**Consigne 1**:
Dans le texte sur la bande de Gaza, énumérez tous ceux que le ministère de la Santé du Hamas tient entièrement responsables de la sécurité des personnes présentes dans l'enceinte de l'hôpital.
**Consigne 2**:
Recopiez le passage du texte sur la bande de Gaza qui commence par "Dans la bande" et se termine par "mener une opération.".
**Consigne 3**:
Écrivez la suite du texte sur la bande de Gaza à partir de sa dernière phrase.

**Extrait du document**:
________________________

Dans la bande de Gaza, les bombardements israéliens ont tué 11.320 personnes, majoritairement des civils, parmi lesquels 4.650 enfants, selon le ministère de la Santé du Hamas. Dans la nuit, le ministère de la Santé du Hamas a affirmé que l'armée israélienne avait informé l'hôpital de son intention de mener une opération.
"Nous tenons l'occupation (nom donné par le Hamas à Israël, ndlr), la communauté internationale, les Etats-Unis entièrement responsables de la sécurité des milliers de membres des équipes médicales, blessés, déplacés dans l'enceinte. Nous mettons en garde contre un massacre à l'hôpital", avait indiqué le ministère.
"Boucliers humains"
L'armée israélienne a dit avoir "fait savoir aux autorités compétentes de Gaza que toutes les activités militaires au sein de l'hôpital devaient cesser dans les 12 heures" mais que cela "n'avait malheureusement pas été le cas".

________________________

Entrées de données enregistrées
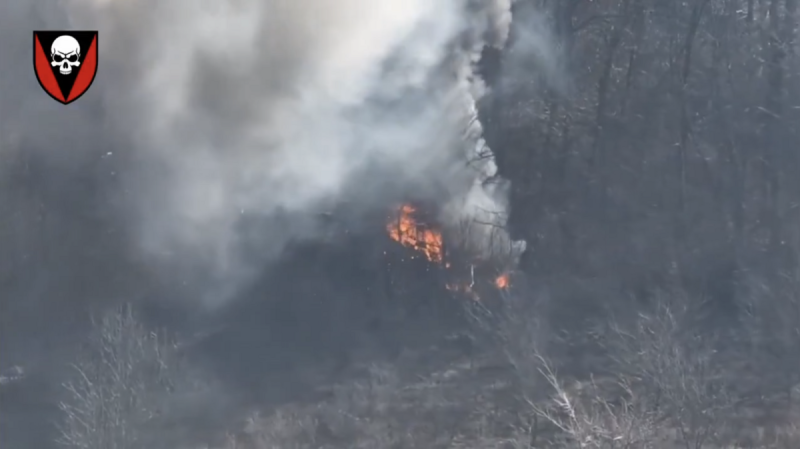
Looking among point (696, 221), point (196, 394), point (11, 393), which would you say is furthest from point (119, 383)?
point (696, 221)

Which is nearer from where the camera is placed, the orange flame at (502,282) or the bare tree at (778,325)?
the bare tree at (778,325)

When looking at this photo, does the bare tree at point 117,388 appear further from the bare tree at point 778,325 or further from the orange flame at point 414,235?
the bare tree at point 778,325

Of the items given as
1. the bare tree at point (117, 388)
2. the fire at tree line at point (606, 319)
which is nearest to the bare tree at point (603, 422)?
the fire at tree line at point (606, 319)

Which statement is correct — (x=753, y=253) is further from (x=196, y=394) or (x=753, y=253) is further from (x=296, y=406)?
(x=196, y=394)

________________________

**Réponse 1**:
- l'occupation (nom donné par le Hamas à Israël)
- la communauté internationale
- les Etats-Unis

**Réponse 2**:
Dans la bande de Gaza, les bombardements israéliens ont tué 11.320 personnes, majoritairement des civils, parmi lesquels 4.650 enfants, selon le ministère de la Santé du Hamas. Dans la nuit, le ministère de la Santé du Hamas a affirmé que l'armée israélienne avait informé l'hôpital de son intention de mener une opération.

**Réponse 3**:
Israël estime que l'hôpital al-Chifa abrite des infrastructures stratégiques du Hamas, notamment dans des tunnels sous le complexe, qui se sert selon lui de la population comme de "boucliers humains". Le mouvement islamiste et le ministère de la Santé à Gaza démentent et ont, à plusieurs reprises, réclamé la visite de "commissions d'enquête internationales".
La Maison Blanche a elle aussi assuré mardi que le Hamas et son allié le Jihad islamique avaient "un centre de commandement et de contrôle depuis l'hôpital al-Chifa". Ces deux organisations sont classées "terroristes" par les Etats-Unis, l'Union européenne et Israël.
"L'adoption par la Maison Blanche et le Pentagone du faux récit de l'occupation selon lequel la résistance utilise al-Chifa à des fins militaires a donné le feu vert à l'occupation pour commettre davantage de massacres contre les civils", a affirmé le Hamas.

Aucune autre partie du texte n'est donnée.